Pittsburg's only homeless shelter closing - KOAM TV 7

Pittsburg's only homeless shelter closing

Updated March 11, 2014: Emergency funds could save a homeless shelter in Pittsburg from closing it's doors.

The City of Pittsburg will submit an additional funding request to the Kansas Housing Resource Corporation on SEK-CAP's behalf.

Commissioners approved the request at Tuesday night's commissioners meeting.

The funding would total around $60,000 and keep the Choices Shelter open until new funding is handed out for fiscal year 2015.

At one point the shelter had 50 residents, more than half were children.

The shelter is scheduled to close at the end of March.

If the grant is approved, SEK-CAP will use the month of April to make repairs then reopen the beginning of May.

Updated February 19, 2014: Effective immediately, SEK-CAP will no longer accept applicants for housing at the C.H.O.I.C.E.S. Family Emergency Shelter in Pittsburg. The closure will take effect March 31, 2014.

A grant that funded the shelter has been cut in half by the Kansas Housing Resources Corporation.

SEK-CAP Executive Director, Steve Lohr, said, "We continue to work with the families to find permanent housing, and we must provide our employees with adequate notice that their jobs will end."

Sean Ozbun has worked at the shelter for eight years.

"I was meant to do this so I was excited to have the opportunity to make an impact," said Ozbun.

When primary funding ends the shelter will close and SEK-CAP will spend several weeks cleaning and refurbishing the building.
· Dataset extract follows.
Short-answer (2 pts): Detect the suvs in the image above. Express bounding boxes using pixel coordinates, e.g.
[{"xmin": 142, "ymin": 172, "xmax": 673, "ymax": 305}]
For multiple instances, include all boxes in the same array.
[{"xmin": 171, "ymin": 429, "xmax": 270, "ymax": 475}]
SEK-CAP request that all non-monetary donations be temporarily directed to other social service, faith-based, or community organizations.

Financial donations for the shelter will be accepted and used to provide on-going homeless services.

Posted January 20, 2014 7:18: Pittsburg's only homeless shelter, C.H.O.I.C.E.S could soon lose funding, causing the shelter to close it's doors.. 

Southeast Kansas Community Action Program operates the shelter, which currently serves 300 to 400 people each year. Officials with the program say if funding is cut by the Kansas Housing Resource Corporation, they would have no choice but to close.
Robert Park and his family have called the emergency shelter home since Thanksgiving. 

"I thank god this shelter is here for us I really do I don't know what we would do without this place," said Park.  

Families in need can spend up to 90 days at the shelter. The only requirement is you have to have a child under the age of 18. And you have to present valid identification. 

Right now 50 people are living at the shelter, 32 of them are children. 

"It's just kind of tears me up a little bit because if it wasn't for us many of these families wouldn't have any place to go," said shelter manager Jami Crowder.  

SEK-CAP claims the Kansas Housing Resource Corporation gives funding to the shelter through a community service block grant. Their portion of the grant has now been cut in half.  

"400,000 that have historically come to Southeast Kansas will not be going elsewhere in the state," said Crowder.

If the funding is cut, SEK-CAP says Park and others will have to return to the streets. 

"People have hard times they fall on hard times and when you don't have family and friends to look to who do you look to," said Park

Funding will last until the end of March. SEK-CAP is working with community members to find a solution.